List every numbered heading in the ChronologyProtector follow-up page below, each worded as it appears there.

--- BEGIN Excerpt to read ---

Page MenuHomePhabricator

Misc ChronologyProtector follow-up (Feb 2021)
Open, Needs TriagePublic

Description

  1. Support partial disablement of ChronologyProtector

As part of T212550 we introduced support for setting a MediaWiki-Chronology-Protection=false request header, which would disable the "wait for replication" logic part of ChronologyProtector (whilst still reading and exposing it as touched timestamp, and still writing pos data to the store and reflecting the client ID).

However both the job queue and wikidata use cases have changed to no longer use or need this. Wikidata removed it in T241536. And the job queue stuck to using disableChronologyProtection() to fully disable it instead of just the wait-for part of it.

To consider:

  • Have the header supported but result in disabling CP entirely, thus we can remove the distinction in CP internally. Akin to calling disableChronologyProtection(). No reading for touch timestamps, no saving/reflecting of client IDs in the response.
  • Or drop if we don't want to support it long-term.
  • Or keep as-is.

If we keep it as-is or in simplified form, we should probably document it in the high-level class documentation and perhaps in this task come up with a rationale for when someone would want to do this, and how that's better than any alternative approaches a consumer could utilise (if any).


  1. Support setting clientId via header instead of cookie or query.

The clientId is reflected to a client by default via a cookie or query parameter. However, while we don't advertise or use this anywhere today, we also support supplying it via a MediaWiki-Chronology-Client-Id request header if a client obtained it through other means and/or doesn't want to set a cookie for itself.

To consider:

  • If we know of current or likely use cases where a cookie or query param is not acceptable, then keep it and document the feature as public and stable in the class docs.
  • Or drop it.

  1. Support obtaining past position data even if the client lost its client ID.

We currently obtain position information even if we had to issue a new client ID that hasn't been shared with the client yet. In theory this means if the client hasn't changed their IP address (e.g. not using a mobile, IPv6 VPN, Tor or other volatile IP), but has somehow lost the cookie, then we still try to re-create their client ID, fetch the positions and wait for them if needed.

--- END Excerpt to read ---
--- BEGIN Material provided ---

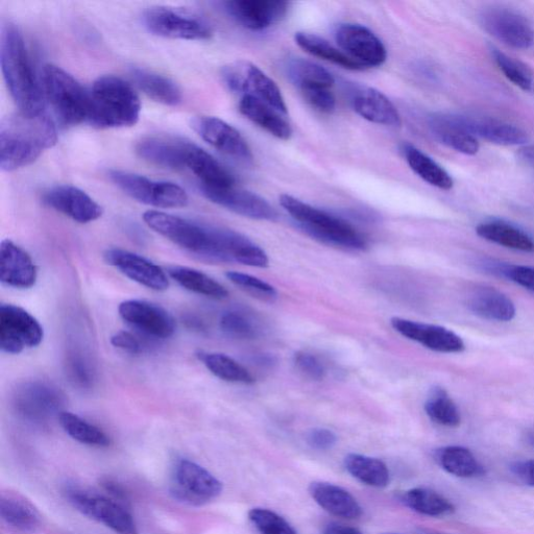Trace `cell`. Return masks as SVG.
I'll use <instances>...</instances> for the list:
<instances>
[{"label":"cell","mask_w":534,"mask_h":534,"mask_svg":"<svg viewBox=\"0 0 534 534\" xmlns=\"http://www.w3.org/2000/svg\"><path fill=\"white\" fill-rule=\"evenodd\" d=\"M57 141L55 121L45 112L36 116L11 114L0 123V167L11 173L29 166Z\"/></svg>","instance_id":"6da1fadb"},{"label":"cell","mask_w":534,"mask_h":534,"mask_svg":"<svg viewBox=\"0 0 534 534\" xmlns=\"http://www.w3.org/2000/svg\"><path fill=\"white\" fill-rule=\"evenodd\" d=\"M0 64L7 87L19 112L36 116L45 112V96L24 43L15 24L3 23L0 30Z\"/></svg>","instance_id":"7a4b0ae2"},{"label":"cell","mask_w":534,"mask_h":534,"mask_svg":"<svg viewBox=\"0 0 534 534\" xmlns=\"http://www.w3.org/2000/svg\"><path fill=\"white\" fill-rule=\"evenodd\" d=\"M143 221L187 253L207 262H228L225 251L226 229L151 210L143 214Z\"/></svg>","instance_id":"3957f363"},{"label":"cell","mask_w":534,"mask_h":534,"mask_svg":"<svg viewBox=\"0 0 534 534\" xmlns=\"http://www.w3.org/2000/svg\"><path fill=\"white\" fill-rule=\"evenodd\" d=\"M88 124L99 129L133 127L138 123L141 102L125 80L114 76L97 79L91 89Z\"/></svg>","instance_id":"277c9868"},{"label":"cell","mask_w":534,"mask_h":534,"mask_svg":"<svg viewBox=\"0 0 534 534\" xmlns=\"http://www.w3.org/2000/svg\"><path fill=\"white\" fill-rule=\"evenodd\" d=\"M280 204L297 224L310 236L324 244L351 251H364L368 241L351 224L324 210L283 194Z\"/></svg>","instance_id":"5b68a950"},{"label":"cell","mask_w":534,"mask_h":534,"mask_svg":"<svg viewBox=\"0 0 534 534\" xmlns=\"http://www.w3.org/2000/svg\"><path fill=\"white\" fill-rule=\"evenodd\" d=\"M42 89L59 123L64 127L88 124L89 90L85 89L64 69L47 64L42 70Z\"/></svg>","instance_id":"8992f818"},{"label":"cell","mask_w":534,"mask_h":534,"mask_svg":"<svg viewBox=\"0 0 534 534\" xmlns=\"http://www.w3.org/2000/svg\"><path fill=\"white\" fill-rule=\"evenodd\" d=\"M64 494L78 512L103 524L116 534H139L138 526L126 505L108 495L90 491L79 485H67Z\"/></svg>","instance_id":"52a82bcc"},{"label":"cell","mask_w":534,"mask_h":534,"mask_svg":"<svg viewBox=\"0 0 534 534\" xmlns=\"http://www.w3.org/2000/svg\"><path fill=\"white\" fill-rule=\"evenodd\" d=\"M223 483L207 469L187 458L175 461L171 472V494L184 504L200 507L223 493Z\"/></svg>","instance_id":"ba28073f"},{"label":"cell","mask_w":534,"mask_h":534,"mask_svg":"<svg viewBox=\"0 0 534 534\" xmlns=\"http://www.w3.org/2000/svg\"><path fill=\"white\" fill-rule=\"evenodd\" d=\"M144 27L156 36L181 40H207L213 35L202 16L185 9L153 7L142 16Z\"/></svg>","instance_id":"9c48e42d"},{"label":"cell","mask_w":534,"mask_h":534,"mask_svg":"<svg viewBox=\"0 0 534 534\" xmlns=\"http://www.w3.org/2000/svg\"><path fill=\"white\" fill-rule=\"evenodd\" d=\"M109 177L130 198L144 205L169 209L185 207L189 202L186 191L175 183L154 181L124 171H111Z\"/></svg>","instance_id":"30bf717a"},{"label":"cell","mask_w":534,"mask_h":534,"mask_svg":"<svg viewBox=\"0 0 534 534\" xmlns=\"http://www.w3.org/2000/svg\"><path fill=\"white\" fill-rule=\"evenodd\" d=\"M222 75L232 91L254 96L281 114L287 113L280 88L256 65L246 61L231 63L224 67Z\"/></svg>","instance_id":"8fae6325"},{"label":"cell","mask_w":534,"mask_h":534,"mask_svg":"<svg viewBox=\"0 0 534 534\" xmlns=\"http://www.w3.org/2000/svg\"><path fill=\"white\" fill-rule=\"evenodd\" d=\"M44 337L40 323L26 309L3 304L0 306V348L8 354L38 347Z\"/></svg>","instance_id":"7c38bea8"},{"label":"cell","mask_w":534,"mask_h":534,"mask_svg":"<svg viewBox=\"0 0 534 534\" xmlns=\"http://www.w3.org/2000/svg\"><path fill=\"white\" fill-rule=\"evenodd\" d=\"M479 22L485 32L507 46L528 50L534 45L531 24L514 10L495 6L485 8L479 14Z\"/></svg>","instance_id":"4fadbf2b"},{"label":"cell","mask_w":534,"mask_h":534,"mask_svg":"<svg viewBox=\"0 0 534 534\" xmlns=\"http://www.w3.org/2000/svg\"><path fill=\"white\" fill-rule=\"evenodd\" d=\"M14 399L18 414L35 424L59 417L64 404V396L57 387L40 381L24 383Z\"/></svg>","instance_id":"5bb4252c"},{"label":"cell","mask_w":534,"mask_h":534,"mask_svg":"<svg viewBox=\"0 0 534 534\" xmlns=\"http://www.w3.org/2000/svg\"><path fill=\"white\" fill-rule=\"evenodd\" d=\"M120 318L137 332L152 339H167L176 332L172 314L163 307L142 300H128L119 305Z\"/></svg>","instance_id":"9a60e30c"},{"label":"cell","mask_w":534,"mask_h":534,"mask_svg":"<svg viewBox=\"0 0 534 534\" xmlns=\"http://www.w3.org/2000/svg\"><path fill=\"white\" fill-rule=\"evenodd\" d=\"M191 128L224 155L242 163L252 162L253 154L247 140L223 119L213 116L194 117Z\"/></svg>","instance_id":"2e32d148"},{"label":"cell","mask_w":534,"mask_h":534,"mask_svg":"<svg viewBox=\"0 0 534 534\" xmlns=\"http://www.w3.org/2000/svg\"><path fill=\"white\" fill-rule=\"evenodd\" d=\"M335 40L341 50L363 68L379 67L387 59L382 41L361 24H341L335 31Z\"/></svg>","instance_id":"e0dca14e"},{"label":"cell","mask_w":534,"mask_h":534,"mask_svg":"<svg viewBox=\"0 0 534 534\" xmlns=\"http://www.w3.org/2000/svg\"><path fill=\"white\" fill-rule=\"evenodd\" d=\"M203 196L210 202L238 215L257 221H275V208L258 194L248 190L230 187H208L200 185Z\"/></svg>","instance_id":"ac0fdd59"},{"label":"cell","mask_w":534,"mask_h":534,"mask_svg":"<svg viewBox=\"0 0 534 534\" xmlns=\"http://www.w3.org/2000/svg\"><path fill=\"white\" fill-rule=\"evenodd\" d=\"M44 203L79 224L99 220L104 209L82 189L71 185H59L48 189L43 196Z\"/></svg>","instance_id":"d6986e66"},{"label":"cell","mask_w":534,"mask_h":534,"mask_svg":"<svg viewBox=\"0 0 534 534\" xmlns=\"http://www.w3.org/2000/svg\"><path fill=\"white\" fill-rule=\"evenodd\" d=\"M106 262L131 280L156 291L169 287V279L162 267L138 254L110 249L105 253Z\"/></svg>","instance_id":"ffe728a7"},{"label":"cell","mask_w":534,"mask_h":534,"mask_svg":"<svg viewBox=\"0 0 534 534\" xmlns=\"http://www.w3.org/2000/svg\"><path fill=\"white\" fill-rule=\"evenodd\" d=\"M392 327L402 336L439 353H460L465 350V343L453 331L436 325H429L401 318L391 320Z\"/></svg>","instance_id":"44dd1931"},{"label":"cell","mask_w":534,"mask_h":534,"mask_svg":"<svg viewBox=\"0 0 534 534\" xmlns=\"http://www.w3.org/2000/svg\"><path fill=\"white\" fill-rule=\"evenodd\" d=\"M192 142L177 137H148L139 141L136 145V153L140 158L154 165L172 169V171H184Z\"/></svg>","instance_id":"7402d4cb"},{"label":"cell","mask_w":534,"mask_h":534,"mask_svg":"<svg viewBox=\"0 0 534 534\" xmlns=\"http://www.w3.org/2000/svg\"><path fill=\"white\" fill-rule=\"evenodd\" d=\"M224 6L235 21L251 31L269 29L280 21L288 10V4L278 0H231Z\"/></svg>","instance_id":"603a6c76"},{"label":"cell","mask_w":534,"mask_h":534,"mask_svg":"<svg viewBox=\"0 0 534 534\" xmlns=\"http://www.w3.org/2000/svg\"><path fill=\"white\" fill-rule=\"evenodd\" d=\"M350 102L354 111L370 123L398 128L402 124L396 106L379 90L367 86L351 89Z\"/></svg>","instance_id":"cb8c5ba5"},{"label":"cell","mask_w":534,"mask_h":534,"mask_svg":"<svg viewBox=\"0 0 534 534\" xmlns=\"http://www.w3.org/2000/svg\"><path fill=\"white\" fill-rule=\"evenodd\" d=\"M37 266L32 257L13 241L0 246V281L14 288L28 289L37 282Z\"/></svg>","instance_id":"d4e9b609"},{"label":"cell","mask_w":534,"mask_h":534,"mask_svg":"<svg viewBox=\"0 0 534 534\" xmlns=\"http://www.w3.org/2000/svg\"><path fill=\"white\" fill-rule=\"evenodd\" d=\"M467 307L478 317L507 323L516 317V306L511 298L491 286H475L467 297Z\"/></svg>","instance_id":"484cf974"},{"label":"cell","mask_w":534,"mask_h":534,"mask_svg":"<svg viewBox=\"0 0 534 534\" xmlns=\"http://www.w3.org/2000/svg\"><path fill=\"white\" fill-rule=\"evenodd\" d=\"M428 126L432 135L446 147L468 156L479 152L477 138L464 128L459 115L435 113L429 117Z\"/></svg>","instance_id":"4316f807"},{"label":"cell","mask_w":534,"mask_h":534,"mask_svg":"<svg viewBox=\"0 0 534 534\" xmlns=\"http://www.w3.org/2000/svg\"><path fill=\"white\" fill-rule=\"evenodd\" d=\"M459 118L464 128L476 138L480 137L505 147L524 145L528 141V135L524 130L505 121L463 115H459Z\"/></svg>","instance_id":"83f0119b"},{"label":"cell","mask_w":534,"mask_h":534,"mask_svg":"<svg viewBox=\"0 0 534 534\" xmlns=\"http://www.w3.org/2000/svg\"><path fill=\"white\" fill-rule=\"evenodd\" d=\"M309 493L325 511L337 518L354 520L362 516V507L345 489L328 482H313Z\"/></svg>","instance_id":"f1b7e54d"},{"label":"cell","mask_w":534,"mask_h":534,"mask_svg":"<svg viewBox=\"0 0 534 534\" xmlns=\"http://www.w3.org/2000/svg\"><path fill=\"white\" fill-rule=\"evenodd\" d=\"M0 516L10 528L21 533H34L41 526L36 506L15 492L3 493L0 497Z\"/></svg>","instance_id":"f546056e"},{"label":"cell","mask_w":534,"mask_h":534,"mask_svg":"<svg viewBox=\"0 0 534 534\" xmlns=\"http://www.w3.org/2000/svg\"><path fill=\"white\" fill-rule=\"evenodd\" d=\"M239 111L253 124L278 139L288 140L293 135V129L281 113L254 96H241Z\"/></svg>","instance_id":"4dcf8cb0"},{"label":"cell","mask_w":534,"mask_h":534,"mask_svg":"<svg viewBox=\"0 0 534 534\" xmlns=\"http://www.w3.org/2000/svg\"><path fill=\"white\" fill-rule=\"evenodd\" d=\"M131 77L136 86L153 101L165 106H178L183 99L180 87L171 79L152 70L133 68Z\"/></svg>","instance_id":"1f68e13d"},{"label":"cell","mask_w":534,"mask_h":534,"mask_svg":"<svg viewBox=\"0 0 534 534\" xmlns=\"http://www.w3.org/2000/svg\"><path fill=\"white\" fill-rule=\"evenodd\" d=\"M187 169L200 180L202 186L230 187L235 185V178L228 169L197 144H193Z\"/></svg>","instance_id":"d6a6232c"},{"label":"cell","mask_w":534,"mask_h":534,"mask_svg":"<svg viewBox=\"0 0 534 534\" xmlns=\"http://www.w3.org/2000/svg\"><path fill=\"white\" fill-rule=\"evenodd\" d=\"M477 235L501 247L534 254V240L523 230L502 222L490 221L477 226Z\"/></svg>","instance_id":"836d02e7"},{"label":"cell","mask_w":534,"mask_h":534,"mask_svg":"<svg viewBox=\"0 0 534 534\" xmlns=\"http://www.w3.org/2000/svg\"><path fill=\"white\" fill-rule=\"evenodd\" d=\"M167 274L193 294L214 300H224L229 296V291L220 282L191 267L171 266L168 267Z\"/></svg>","instance_id":"e575fe53"},{"label":"cell","mask_w":534,"mask_h":534,"mask_svg":"<svg viewBox=\"0 0 534 534\" xmlns=\"http://www.w3.org/2000/svg\"><path fill=\"white\" fill-rule=\"evenodd\" d=\"M345 468L355 479L372 488L384 489L391 481L390 470L378 458L352 453L345 458Z\"/></svg>","instance_id":"d590c367"},{"label":"cell","mask_w":534,"mask_h":534,"mask_svg":"<svg viewBox=\"0 0 534 534\" xmlns=\"http://www.w3.org/2000/svg\"><path fill=\"white\" fill-rule=\"evenodd\" d=\"M403 153L412 171L426 183L442 190L453 188V179L445 169L414 145H404Z\"/></svg>","instance_id":"8d00e7d4"},{"label":"cell","mask_w":534,"mask_h":534,"mask_svg":"<svg viewBox=\"0 0 534 534\" xmlns=\"http://www.w3.org/2000/svg\"><path fill=\"white\" fill-rule=\"evenodd\" d=\"M435 459L447 473L459 478H474L484 474V468L467 448L448 446L435 452Z\"/></svg>","instance_id":"74e56055"},{"label":"cell","mask_w":534,"mask_h":534,"mask_svg":"<svg viewBox=\"0 0 534 534\" xmlns=\"http://www.w3.org/2000/svg\"><path fill=\"white\" fill-rule=\"evenodd\" d=\"M287 75L300 91L312 88L331 89L335 83L330 71L304 59L291 60L287 65Z\"/></svg>","instance_id":"f35d334b"},{"label":"cell","mask_w":534,"mask_h":534,"mask_svg":"<svg viewBox=\"0 0 534 534\" xmlns=\"http://www.w3.org/2000/svg\"><path fill=\"white\" fill-rule=\"evenodd\" d=\"M401 500L411 511L428 517H444L455 511L454 505L447 498L429 489L409 490Z\"/></svg>","instance_id":"ab89813d"},{"label":"cell","mask_w":534,"mask_h":534,"mask_svg":"<svg viewBox=\"0 0 534 534\" xmlns=\"http://www.w3.org/2000/svg\"><path fill=\"white\" fill-rule=\"evenodd\" d=\"M296 42L303 51L313 57L333 63L349 70L364 69L359 63L347 56L342 50L332 45L324 38L308 33H298Z\"/></svg>","instance_id":"60d3db41"},{"label":"cell","mask_w":534,"mask_h":534,"mask_svg":"<svg viewBox=\"0 0 534 534\" xmlns=\"http://www.w3.org/2000/svg\"><path fill=\"white\" fill-rule=\"evenodd\" d=\"M200 361L215 377L227 382L253 384L255 378L232 357L222 353L201 351L197 354Z\"/></svg>","instance_id":"b9f144b4"},{"label":"cell","mask_w":534,"mask_h":534,"mask_svg":"<svg viewBox=\"0 0 534 534\" xmlns=\"http://www.w3.org/2000/svg\"><path fill=\"white\" fill-rule=\"evenodd\" d=\"M58 418L61 427L71 439L91 447L110 446L111 440L106 432L72 412L62 411Z\"/></svg>","instance_id":"7bdbcfd3"},{"label":"cell","mask_w":534,"mask_h":534,"mask_svg":"<svg viewBox=\"0 0 534 534\" xmlns=\"http://www.w3.org/2000/svg\"><path fill=\"white\" fill-rule=\"evenodd\" d=\"M427 416L436 424L456 428L461 423L460 412L452 398L442 387H434L426 403Z\"/></svg>","instance_id":"ee69618b"},{"label":"cell","mask_w":534,"mask_h":534,"mask_svg":"<svg viewBox=\"0 0 534 534\" xmlns=\"http://www.w3.org/2000/svg\"><path fill=\"white\" fill-rule=\"evenodd\" d=\"M492 57L504 77L515 86L529 91L533 84L532 72L521 61L504 54L496 47H491Z\"/></svg>","instance_id":"f6af8a7d"},{"label":"cell","mask_w":534,"mask_h":534,"mask_svg":"<svg viewBox=\"0 0 534 534\" xmlns=\"http://www.w3.org/2000/svg\"><path fill=\"white\" fill-rule=\"evenodd\" d=\"M249 519L261 534H298L293 526L271 509L253 508L249 512Z\"/></svg>","instance_id":"bcb514c9"},{"label":"cell","mask_w":534,"mask_h":534,"mask_svg":"<svg viewBox=\"0 0 534 534\" xmlns=\"http://www.w3.org/2000/svg\"><path fill=\"white\" fill-rule=\"evenodd\" d=\"M221 328L229 336L237 339H253L257 329L244 312L230 310L221 318Z\"/></svg>","instance_id":"7dc6e473"},{"label":"cell","mask_w":534,"mask_h":534,"mask_svg":"<svg viewBox=\"0 0 534 534\" xmlns=\"http://www.w3.org/2000/svg\"><path fill=\"white\" fill-rule=\"evenodd\" d=\"M226 276L234 285L256 298L273 301L278 296L274 286L257 277L238 272H228Z\"/></svg>","instance_id":"c3c4849f"},{"label":"cell","mask_w":534,"mask_h":534,"mask_svg":"<svg viewBox=\"0 0 534 534\" xmlns=\"http://www.w3.org/2000/svg\"><path fill=\"white\" fill-rule=\"evenodd\" d=\"M68 374L72 381L83 388H88L93 383V371L89 362L82 354L74 353L68 360Z\"/></svg>","instance_id":"681fc988"},{"label":"cell","mask_w":534,"mask_h":534,"mask_svg":"<svg viewBox=\"0 0 534 534\" xmlns=\"http://www.w3.org/2000/svg\"><path fill=\"white\" fill-rule=\"evenodd\" d=\"M305 101L315 110L330 114L335 110L336 101L331 89L312 88L302 90Z\"/></svg>","instance_id":"f907efd6"},{"label":"cell","mask_w":534,"mask_h":534,"mask_svg":"<svg viewBox=\"0 0 534 534\" xmlns=\"http://www.w3.org/2000/svg\"><path fill=\"white\" fill-rule=\"evenodd\" d=\"M295 363L298 370L311 380L321 381L326 376L324 364L310 353H297L295 355Z\"/></svg>","instance_id":"816d5d0a"},{"label":"cell","mask_w":534,"mask_h":534,"mask_svg":"<svg viewBox=\"0 0 534 534\" xmlns=\"http://www.w3.org/2000/svg\"><path fill=\"white\" fill-rule=\"evenodd\" d=\"M111 344L124 352L132 355H139L147 349L141 339L132 332L119 331L111 337Z\"/></svg>","instance_id":"f5cc1de1"},{"label":"cell","mask_w":534,"mask_h":534,"mask_svg":"<svg viewBox=\"0 0 534 534\" xmlns=\"http://www.w3.org/2000/svg\"><path fill=\"white\" fill-rule=\"evenodd\" d=\"M307 443L312 449L319 451H327L332 449L336 445L337 436L329 429H312L307 434Z\"/></svg>","instance_id":"db71d44e"},{"label":"cell","mask_w":534,"mask_h":534,"mask_svg":"<svg viewBox=\"0 0 534 534\" xmlns=\"http://www.w3.org/2000/svg\"><path fill=\"white\" fill-rule=\"evenodd\" d=\"M503 274L516 284L534 293V269L529 266H509L503 270Z\"/></svg>","instance_id":"11a10c76"},{"label":"cell","mask_w":534,"mask_h":534,"mask_svg":"<svg viewBox=\"0 0 534 534\" xmlns=\"http://www.w3.org/2000/svg\"><path fill=\"white\" fill-rule=\"evenodd\" d=\"M101 487L104 489L106 494L116 500L117 502L127 506L129 503V494L126 489L118 483L116 480L111 478H104L101 481Z\"/></svg>","instance_id":"9f6ffc18"},{"label":"cell","mask_w":534,"mask_h":534,"mask_svg":"<svg viewBox=\"0 0 534 534\" xmlns=\"http://www.w3.org/2000/svg\"><path fill=\"white\" fill-rule=\"evenodd\" d=\"M512 470L524 483L534 487V459L520 461L512 467Z\"/></svg>","instance_id":"6f0895ef"},{"label":"cell","mask_w":534,"mask_h":534,"mask_svg":"<svg viewBox=\"0 0 534 534\" xmlns=\"http://www.w3.org/2000/svg\"><path fill=\"white\" fill-rule=\"evenodd\" d=\"M323 534H363L358 529L343 525V524H337V523H331L329 524Z\"/></svg>","instance_id":"680465c9"},{"label":"cell","mask_w":534,"mask_h":534,"mask_svg":"<svg viewBox=\"0 0 534 534\" xmlns=\"http://www.w3.org/2000/svg\"><path fill=\"white\" fill-rule=\"evenodd\" d=\"M518 159L531 167H534V147L533 145H525L517 153Z\"/></svg>","instance_id":"91938a15"},{"label":"cell","mask_w":534,"mask_h":534,"mask_svg":"<svg viewBox=\"0 0 534 534\" xmlns=\"http://www.w3.org/2000/svg\"><path fill=\"white\" fill-rule=\"evenodd\" d=\"M418 534H449V533L427 529V528H420L418 529Z\"/></svg>","instance_id":"94428289"},{"label":"cell","mask_w":534,"mask_h":534,"mask_svg":"<svg viewBox=\"0 0 534 534\" xmlns=\"http://www.w3.org/2000/svg\"><path fill=\"white\" fill-rule=\"evenodd\" d=\"M527 443L532 447L534 448V430H531L530 432H528L527 434Z\"/></svg>","instance_id":"6125c7cd"}]
</instances>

--- END Material provided ---

Finished exercise:
Support partial disablement of ChronologyProtector
Support setting clientId via header instead of cookie or query.
Support obtaining past position data even if the client lost its client ID.